Abstract 199: Type 2 Diabetes Impairs Wound Healing By DNMT1-dependent Reduction of Hematopoietic Stem Cell Differentiation towards Monocytes/Macrophages and Skewing of the M1/M2 Polarization
Rationale: People with Type 2 Diabetes Mellitus (T2DM) have a 25x higher risk of limb loss than non-diabetics due in large part to impaired wound healing. The mechanisms that cause impaired wound healing remain incompletely characterized.
Objective: We hypothesize that T2DM impairs wound healing by epigenetic modifications in hematopoietic stem cells (HSC) that reduce their differentiation towards monocytes/macrophages and disrupts the balance in M1/M2 polarization during the three phases of wound healing.

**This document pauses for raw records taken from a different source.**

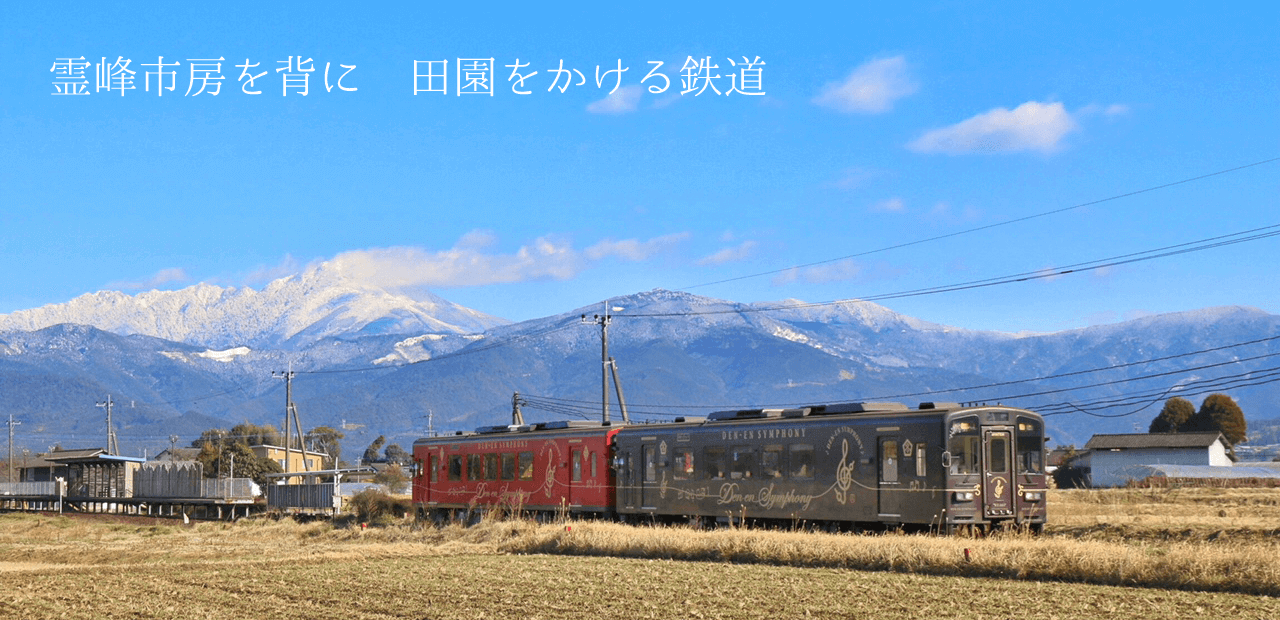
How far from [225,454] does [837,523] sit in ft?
242

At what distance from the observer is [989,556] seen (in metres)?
20.5

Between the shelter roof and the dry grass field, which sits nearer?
the dry grass field

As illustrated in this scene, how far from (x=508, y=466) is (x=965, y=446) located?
1616cm

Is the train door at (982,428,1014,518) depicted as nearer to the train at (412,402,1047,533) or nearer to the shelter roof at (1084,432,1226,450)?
the train at (412,402,1047,533)

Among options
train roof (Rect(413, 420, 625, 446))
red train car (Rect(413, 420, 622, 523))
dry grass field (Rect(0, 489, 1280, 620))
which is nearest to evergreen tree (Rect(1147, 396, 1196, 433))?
red train car (Rect(413, 420, 622, 523))

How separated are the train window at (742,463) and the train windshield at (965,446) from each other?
572 centimetres

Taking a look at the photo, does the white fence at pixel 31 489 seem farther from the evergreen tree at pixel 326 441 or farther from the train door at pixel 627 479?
the evergreen tree at pixel 326 441

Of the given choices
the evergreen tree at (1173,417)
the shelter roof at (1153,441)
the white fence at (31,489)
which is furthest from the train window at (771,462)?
the evergreen tree at (1173,417)

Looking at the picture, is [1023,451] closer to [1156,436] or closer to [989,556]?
[989,556]

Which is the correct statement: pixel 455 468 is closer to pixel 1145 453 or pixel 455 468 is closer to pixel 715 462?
pixel 715 462

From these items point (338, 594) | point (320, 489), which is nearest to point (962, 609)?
point (338, 594)

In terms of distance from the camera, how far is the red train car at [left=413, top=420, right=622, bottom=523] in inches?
1421

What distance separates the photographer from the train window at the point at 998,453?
27.5 metres

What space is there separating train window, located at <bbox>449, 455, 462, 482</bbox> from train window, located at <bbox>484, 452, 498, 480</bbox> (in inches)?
69.6
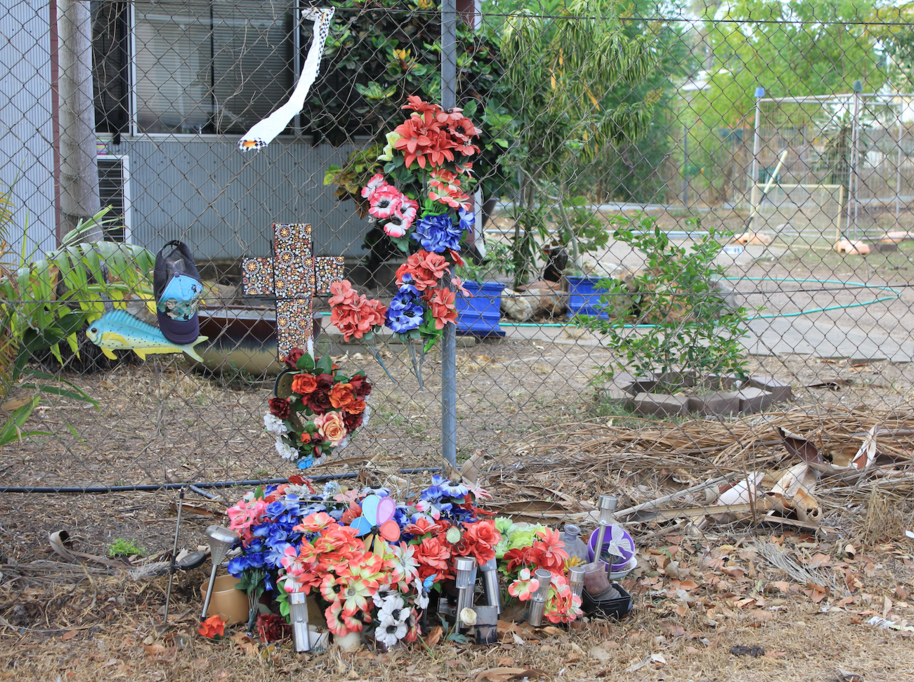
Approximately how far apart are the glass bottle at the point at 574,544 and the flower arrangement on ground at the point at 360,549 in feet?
0.87

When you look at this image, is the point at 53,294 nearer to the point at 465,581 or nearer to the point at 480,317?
the point at 465,581

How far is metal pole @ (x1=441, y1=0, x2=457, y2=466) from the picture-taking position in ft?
8.66

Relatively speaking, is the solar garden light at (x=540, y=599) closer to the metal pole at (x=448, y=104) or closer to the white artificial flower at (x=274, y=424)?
the metal pole at (x=448, y=104)

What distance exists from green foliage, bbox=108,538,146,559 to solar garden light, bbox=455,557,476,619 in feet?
3.93

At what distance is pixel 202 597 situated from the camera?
2465mm

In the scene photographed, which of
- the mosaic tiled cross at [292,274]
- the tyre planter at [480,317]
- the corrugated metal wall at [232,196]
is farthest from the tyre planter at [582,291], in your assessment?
the mosaic tiled cross at [292,274]

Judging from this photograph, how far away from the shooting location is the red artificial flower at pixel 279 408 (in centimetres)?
240

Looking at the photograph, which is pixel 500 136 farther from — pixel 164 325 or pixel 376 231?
pixel 164 325

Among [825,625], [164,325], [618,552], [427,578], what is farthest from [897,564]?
[164,325]

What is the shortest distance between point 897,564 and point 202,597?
2.42 meters

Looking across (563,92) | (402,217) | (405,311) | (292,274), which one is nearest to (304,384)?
(405,311)

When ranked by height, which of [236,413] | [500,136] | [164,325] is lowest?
[236,413]

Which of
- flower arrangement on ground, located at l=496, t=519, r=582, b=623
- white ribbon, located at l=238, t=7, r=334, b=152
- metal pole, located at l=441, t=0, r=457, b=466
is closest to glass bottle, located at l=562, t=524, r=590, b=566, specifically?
flower arrangement on ground, located at l=496, t=519, r=582, b=623

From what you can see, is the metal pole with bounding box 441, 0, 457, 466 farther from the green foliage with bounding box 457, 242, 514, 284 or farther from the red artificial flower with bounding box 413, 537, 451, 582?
the green foliage with bounding box 457, 242, 514, 284
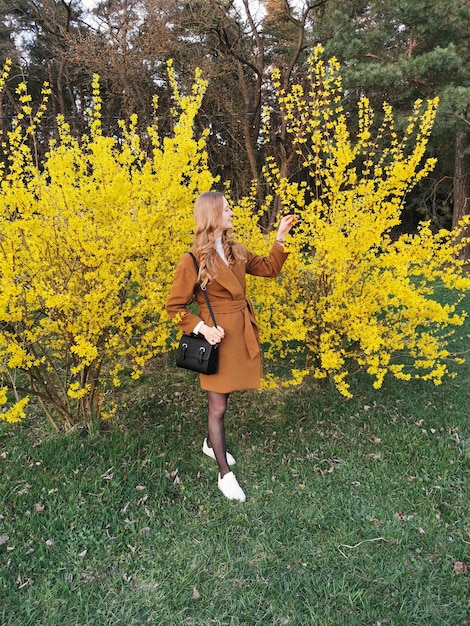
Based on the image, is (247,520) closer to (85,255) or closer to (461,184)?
(85,255)

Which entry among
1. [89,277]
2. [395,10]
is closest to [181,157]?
[89,277]

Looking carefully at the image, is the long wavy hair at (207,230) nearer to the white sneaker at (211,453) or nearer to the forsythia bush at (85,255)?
the forsythia bush at (85,255)

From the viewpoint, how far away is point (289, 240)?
9.49ft

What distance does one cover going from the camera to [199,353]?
7.39ft

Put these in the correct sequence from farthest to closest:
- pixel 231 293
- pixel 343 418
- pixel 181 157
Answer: pixel 343 418 → pixel 181 157 → pixel 231 293

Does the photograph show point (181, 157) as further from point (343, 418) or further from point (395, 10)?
point (395, 10)

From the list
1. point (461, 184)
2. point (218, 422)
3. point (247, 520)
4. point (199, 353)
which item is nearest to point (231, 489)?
point (247, 520)

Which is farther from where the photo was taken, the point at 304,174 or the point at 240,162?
the point at 304,174

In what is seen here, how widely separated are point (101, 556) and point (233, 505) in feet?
2.45

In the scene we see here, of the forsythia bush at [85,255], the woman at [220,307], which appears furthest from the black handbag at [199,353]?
the forsythia bush at [85,255]

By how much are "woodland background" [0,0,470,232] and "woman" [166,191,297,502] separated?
3567 millimetres

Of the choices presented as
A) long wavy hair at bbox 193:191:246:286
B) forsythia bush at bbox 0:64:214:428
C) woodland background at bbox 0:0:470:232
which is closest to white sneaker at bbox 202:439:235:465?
forsythia bush at bbox 0:64:214:428

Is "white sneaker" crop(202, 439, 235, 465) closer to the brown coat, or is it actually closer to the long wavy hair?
the brown coat

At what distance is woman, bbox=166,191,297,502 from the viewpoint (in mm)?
2236
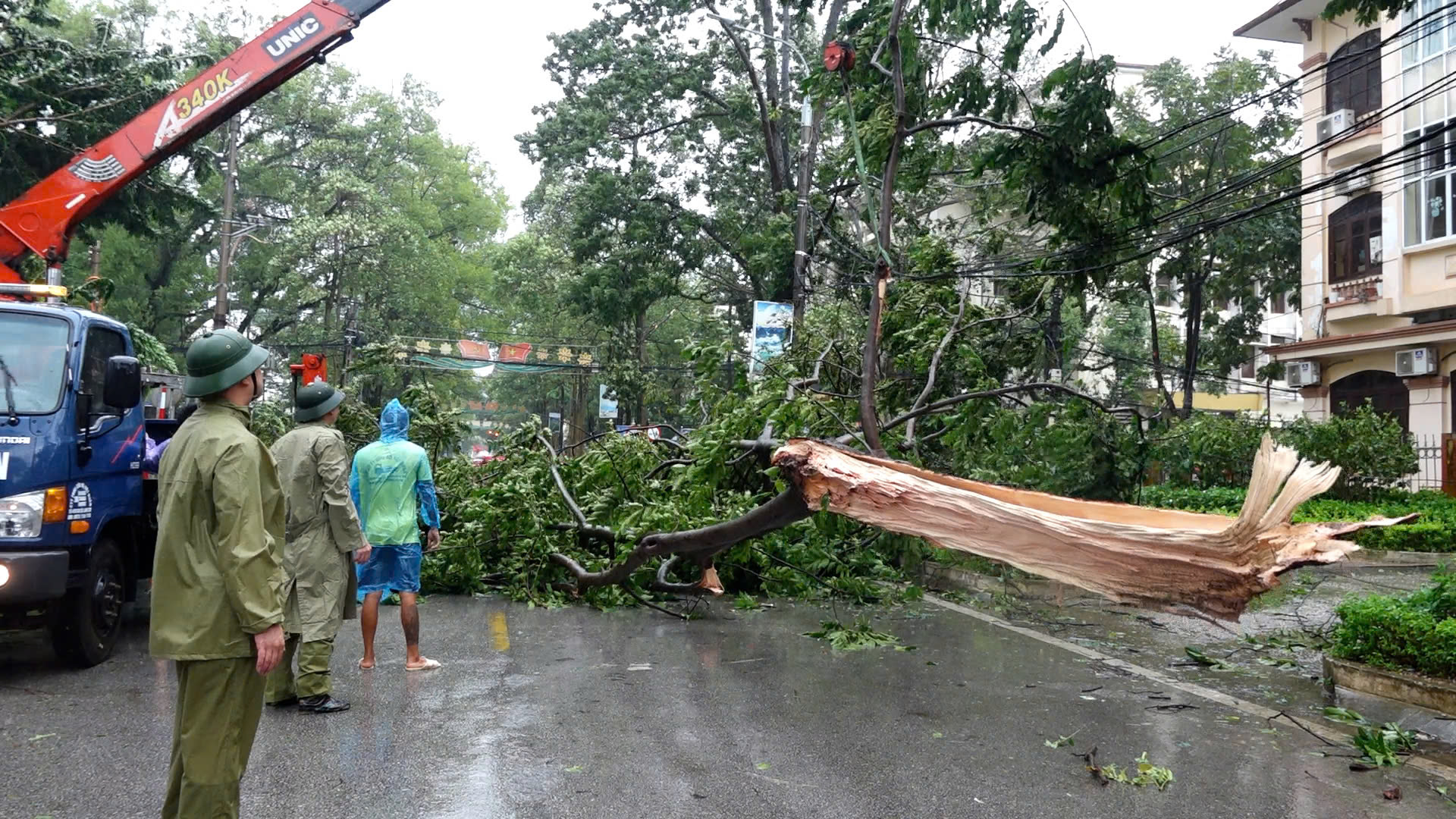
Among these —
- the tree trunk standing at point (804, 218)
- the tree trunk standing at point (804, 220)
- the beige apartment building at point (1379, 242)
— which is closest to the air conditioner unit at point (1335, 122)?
the beige apartment building at point (1379, 242)

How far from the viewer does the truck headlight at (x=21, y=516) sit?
668 centimetres

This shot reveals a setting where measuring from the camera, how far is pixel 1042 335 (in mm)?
11281

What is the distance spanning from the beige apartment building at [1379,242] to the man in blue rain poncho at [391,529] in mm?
17351

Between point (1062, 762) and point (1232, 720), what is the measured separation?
1650 mm

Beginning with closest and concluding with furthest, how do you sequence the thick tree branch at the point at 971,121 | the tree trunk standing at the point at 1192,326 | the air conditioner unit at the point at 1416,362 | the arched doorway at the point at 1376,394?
the thick tree branch at the point at 971,121 < the air conditioner unit at the point at 1416,362 < the arched doorway at the point at 1376,394 < the tree trunk standing at the point at 1192,326

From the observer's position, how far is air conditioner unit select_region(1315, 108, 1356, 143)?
23047 mm

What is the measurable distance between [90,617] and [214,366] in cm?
455

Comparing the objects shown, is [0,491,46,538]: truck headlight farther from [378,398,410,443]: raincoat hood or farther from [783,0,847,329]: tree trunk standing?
[783,0,847,329]: tree trunk standing

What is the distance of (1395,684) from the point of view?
686 centimetres

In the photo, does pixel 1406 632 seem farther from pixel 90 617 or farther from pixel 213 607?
pixel 90 617

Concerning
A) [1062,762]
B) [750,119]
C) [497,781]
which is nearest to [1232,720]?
[1062,762]

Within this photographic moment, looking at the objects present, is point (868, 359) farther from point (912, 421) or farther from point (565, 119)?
point (565, 119)

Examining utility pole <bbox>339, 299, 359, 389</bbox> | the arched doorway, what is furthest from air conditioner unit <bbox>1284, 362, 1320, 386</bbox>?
utility pole <bbox>339, 299, 359, 389</bbox>

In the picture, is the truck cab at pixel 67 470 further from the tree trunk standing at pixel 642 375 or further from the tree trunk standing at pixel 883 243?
the tree trunk standing at pixel 642 375
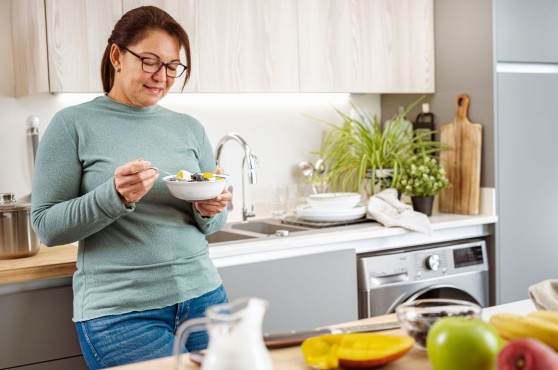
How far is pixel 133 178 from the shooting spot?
5.23 ft

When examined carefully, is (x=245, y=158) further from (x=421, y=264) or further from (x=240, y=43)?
(x=421, y=264)

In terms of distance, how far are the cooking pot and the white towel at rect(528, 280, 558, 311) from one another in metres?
1.57

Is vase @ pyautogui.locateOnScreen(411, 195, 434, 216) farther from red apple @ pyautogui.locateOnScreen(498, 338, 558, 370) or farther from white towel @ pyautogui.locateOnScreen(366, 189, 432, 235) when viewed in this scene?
red apple @ pyautogui.locateOnScreen(498, 338, 558, 370)

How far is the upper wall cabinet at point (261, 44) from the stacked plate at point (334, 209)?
0.50 metres

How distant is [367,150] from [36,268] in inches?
64.6

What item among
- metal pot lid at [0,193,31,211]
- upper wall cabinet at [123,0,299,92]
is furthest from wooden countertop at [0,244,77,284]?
upper wall cabinet at [123,0,299,92]

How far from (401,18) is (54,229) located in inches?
84.0

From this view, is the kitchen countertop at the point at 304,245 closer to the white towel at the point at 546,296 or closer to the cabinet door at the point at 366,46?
the cabinet door at the point at 366,46

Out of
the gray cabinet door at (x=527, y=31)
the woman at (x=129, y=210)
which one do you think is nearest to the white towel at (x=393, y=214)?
the gray cabinet door at (x=527, y=31)

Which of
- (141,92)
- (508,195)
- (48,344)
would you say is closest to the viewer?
(141,92)

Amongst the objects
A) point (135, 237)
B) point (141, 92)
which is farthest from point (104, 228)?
point (141, 92)

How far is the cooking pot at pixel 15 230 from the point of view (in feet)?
7.17

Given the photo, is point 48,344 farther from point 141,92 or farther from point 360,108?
point 360,108

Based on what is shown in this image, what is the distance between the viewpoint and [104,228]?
1.75m
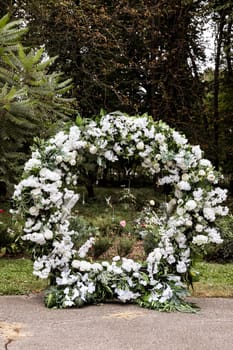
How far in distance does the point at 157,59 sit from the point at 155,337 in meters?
12.3

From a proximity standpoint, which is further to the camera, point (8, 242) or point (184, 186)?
point (8, 242)

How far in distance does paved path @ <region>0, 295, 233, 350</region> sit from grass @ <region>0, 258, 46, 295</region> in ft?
2.05

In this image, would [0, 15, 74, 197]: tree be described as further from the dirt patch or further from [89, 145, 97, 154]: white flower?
the dirt patch

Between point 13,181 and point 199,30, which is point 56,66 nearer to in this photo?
A: point 199,30

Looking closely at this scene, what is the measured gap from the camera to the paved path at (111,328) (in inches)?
151

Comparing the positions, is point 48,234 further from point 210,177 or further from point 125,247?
point 125,247

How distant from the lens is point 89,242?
5426 mm

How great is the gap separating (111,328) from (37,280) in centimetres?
232

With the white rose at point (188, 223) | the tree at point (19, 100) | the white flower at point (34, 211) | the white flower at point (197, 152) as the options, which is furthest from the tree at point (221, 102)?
the white flower at point (34, 211)

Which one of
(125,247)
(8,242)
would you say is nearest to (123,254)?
(125,247)

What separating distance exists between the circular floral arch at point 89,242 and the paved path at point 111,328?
24cm

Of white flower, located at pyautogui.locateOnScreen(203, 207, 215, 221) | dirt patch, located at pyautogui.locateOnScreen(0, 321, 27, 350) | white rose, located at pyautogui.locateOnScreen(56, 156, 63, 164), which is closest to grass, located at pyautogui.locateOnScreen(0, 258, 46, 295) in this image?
dirt patch, located at pyautogui.locateOnScreen(0, 321, 27, 350)

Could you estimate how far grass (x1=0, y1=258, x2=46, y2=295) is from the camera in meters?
5.84

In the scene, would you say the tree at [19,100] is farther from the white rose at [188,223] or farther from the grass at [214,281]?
the white rose at [188,223]
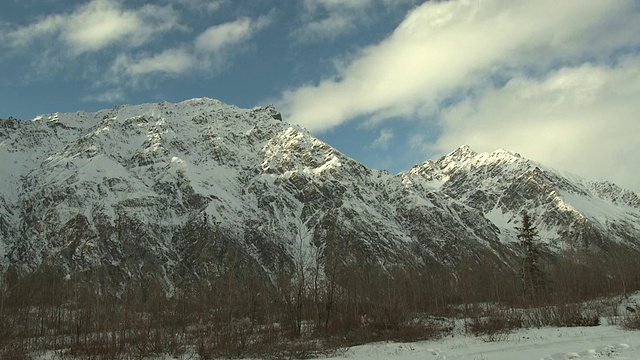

Methods and Results: Wounds were created on the back of mice. Wound healing was significantly slower in diabetic db/db than in WT mice. During the early inflammatory phase, db/db wounds exhibited a significant decrease in total macrophages and M1 macrophages. Then, total macrophages and M2 macrophages were decreased, while M1 macrophages increased in tissue formation phase. In the late tissue remodeling phase, total macrophages and M1 macrophages were persistently increased. The impaired wound healing phenotype of db/db mice was recapitulated in WT recipients which were resconstituted with db/db HSCs, demonstrating that the impaired differentiation of HSCs towards macrophages as well as their M1/M2 polarization was due to a cell autonomous mechanism. Epigenetic studies indicated that DNMT1-dependent hypermethylation of Notch1, Pu.1 and KLF4 in T2D HSCs was responsible for the impaired differentiation towards monocytes/macrophages as well as the skewed M1/M2 polarization. Knockdown of DNMT1 in HSCs from db/db mice transplanted into lethally irradiated WT mice led to improved wound healing by an increase in macrophage infiltration as well as a normalization of the M1/M2 polarization.
Conclusion: This study indicates that the dynamic changes of macrophage concentration and M1/M2 polarization in wound healing are regulated at the level of HSCs. Moreover, T2DM impairs wound healing by inducing DNMT1-dependent reduction of HSCs’ differentiation towards macrophages and their M1/M2 polarization. This novel finding indicates that inflammation is regulated at the level of HSCs, which creates new opportunities to develop epigenetic modification related therapies for T2DM and potentially other conditions that result from dysinflammation.
Author Disclosures: J. Yan: None. G. Tie: None. L. Khair: None. E. Filippova: None. L. Messina: None.
- © 2015 by American Heart Association, Inc.